Well let’s look at how software did it, that’s option one. They rewrote their tools and their flows, and they adopted what was called a microservices architecture. This was originally pioneered by Netflix and their chief cloud architect was Adrian Cockcroft. And they came up with an architecture where you deploy software applications as modular services. You just slice it all up, and everything is modular, and you share data only at the very end. There’s very little sharing that occurs between these services until later.

That’s very, very impractical for EDA (Electronic Design Automation), and HPC (high-performance compute) hardware design. We have way too many interdependencies to modularize. It is almost impossible to say I’m going to slice these big chips into these smaller pieces, because we have to deal with physical issues, physical proximity, and physical interaction at the device layers. We can’t slice it up.

On top of that, there are a whole bunch of legacy tools that we’ve been using for don’t ask me how long that are just essentially impossible to convert. You’re not going to be able to rewrite those — at least if you are going to rewrite them the risk of rewriting them is too big, because unlike software, we can’t ship patches to our hardware.

Option 2 – Roll Your Own Filer

You could roll your own filer, unfortunately filers are scale-up. The cloud offers all this high-density compute which is scale-out. So now if you try and even roll your own filer you’ve got this mismatch you’re trying to apply a scale-up storage solution or file solution with a scale-out compute.

This mismatch results in the inability for your I/O to keep up, leading your applications to become I/O bound even though you have all this compute. We see it already today, we see that today on-prem; our filers are really struggling to keep up and buying more filers isn’t really helping us. Because our filers are giving us capacity but they’re not giving us the I/O that we need.

Option 3 – Use an External Filer

You could try an external filer, but that’s going to be even worse.
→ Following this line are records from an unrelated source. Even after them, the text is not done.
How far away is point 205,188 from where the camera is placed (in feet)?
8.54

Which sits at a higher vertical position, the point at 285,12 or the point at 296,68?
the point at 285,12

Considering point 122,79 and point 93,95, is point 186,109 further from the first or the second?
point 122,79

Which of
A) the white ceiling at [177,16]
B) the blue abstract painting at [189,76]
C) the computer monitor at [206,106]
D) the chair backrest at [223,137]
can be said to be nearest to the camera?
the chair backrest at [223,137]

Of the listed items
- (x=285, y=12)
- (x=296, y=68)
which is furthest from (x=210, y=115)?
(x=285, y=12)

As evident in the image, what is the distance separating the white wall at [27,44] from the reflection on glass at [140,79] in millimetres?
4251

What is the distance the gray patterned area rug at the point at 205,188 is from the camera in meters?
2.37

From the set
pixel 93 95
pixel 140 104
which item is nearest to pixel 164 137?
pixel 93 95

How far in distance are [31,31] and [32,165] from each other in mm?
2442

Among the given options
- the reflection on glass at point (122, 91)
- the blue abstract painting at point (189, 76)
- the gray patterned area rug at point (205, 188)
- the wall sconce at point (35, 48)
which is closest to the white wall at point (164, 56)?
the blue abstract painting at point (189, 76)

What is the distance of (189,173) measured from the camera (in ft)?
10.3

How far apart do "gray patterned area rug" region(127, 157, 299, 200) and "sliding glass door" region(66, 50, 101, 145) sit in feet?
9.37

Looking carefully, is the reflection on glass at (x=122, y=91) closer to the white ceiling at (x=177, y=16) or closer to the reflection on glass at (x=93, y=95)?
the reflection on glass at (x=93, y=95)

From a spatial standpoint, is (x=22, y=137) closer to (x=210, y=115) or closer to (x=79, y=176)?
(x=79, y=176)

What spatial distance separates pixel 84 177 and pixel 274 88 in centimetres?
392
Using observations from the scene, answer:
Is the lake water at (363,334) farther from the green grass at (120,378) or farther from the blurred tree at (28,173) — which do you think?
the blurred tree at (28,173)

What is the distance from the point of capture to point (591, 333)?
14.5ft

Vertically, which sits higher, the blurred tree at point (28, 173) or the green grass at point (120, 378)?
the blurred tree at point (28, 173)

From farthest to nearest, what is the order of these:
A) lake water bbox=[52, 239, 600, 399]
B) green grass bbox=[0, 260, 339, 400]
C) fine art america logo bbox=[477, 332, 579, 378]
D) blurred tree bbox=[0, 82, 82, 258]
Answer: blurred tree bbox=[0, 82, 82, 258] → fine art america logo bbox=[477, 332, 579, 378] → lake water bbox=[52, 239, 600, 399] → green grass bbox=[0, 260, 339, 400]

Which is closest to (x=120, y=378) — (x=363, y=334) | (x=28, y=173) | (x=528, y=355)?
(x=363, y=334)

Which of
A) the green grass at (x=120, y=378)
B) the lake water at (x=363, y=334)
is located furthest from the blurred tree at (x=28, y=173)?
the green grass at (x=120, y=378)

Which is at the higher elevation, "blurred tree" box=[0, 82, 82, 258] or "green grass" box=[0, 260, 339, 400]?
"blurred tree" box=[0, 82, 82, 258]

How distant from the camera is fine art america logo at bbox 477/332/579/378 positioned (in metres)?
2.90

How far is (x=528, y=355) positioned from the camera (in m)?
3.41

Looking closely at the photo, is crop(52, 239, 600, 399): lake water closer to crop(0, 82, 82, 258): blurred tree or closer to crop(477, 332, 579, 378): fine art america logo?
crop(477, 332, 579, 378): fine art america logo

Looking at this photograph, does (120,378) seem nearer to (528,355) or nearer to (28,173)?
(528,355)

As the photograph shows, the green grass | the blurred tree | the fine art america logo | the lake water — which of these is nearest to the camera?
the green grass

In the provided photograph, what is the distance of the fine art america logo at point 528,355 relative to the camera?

You could test a new file system I believe there are 20 to 200 storage startups all trying to do something to solve this problem.

The reason is that typically high-performance storage is a multibillion dollar market and a lot of people are trying to go after it.

Option 4 – Test a New Filesystem

[You could test a new file system.] However, if you want to build an HPC model in the cloud using all flash for semiconductor, you’re going to be broke really quickly.

You can certainly do it, you can write those big checks, you can get massive amounts of custom hardware and flash and do it all, but flash memory fundamentally from a semiconductor perspective is not scaling the way magnetic media is scaling. So, what you end up doing is burning a lot of cash.

Option 5 – IC Manage Holodeck HPC Scale Out I/O

Alternatively, we introduce Holodeck scale-out I/O that delivers extreme file performance. We have about 70 person-years of development behind the tool.

What we do is that we take advantage of local NVME. And we provide a shared storage model that caches from peer-to-peer.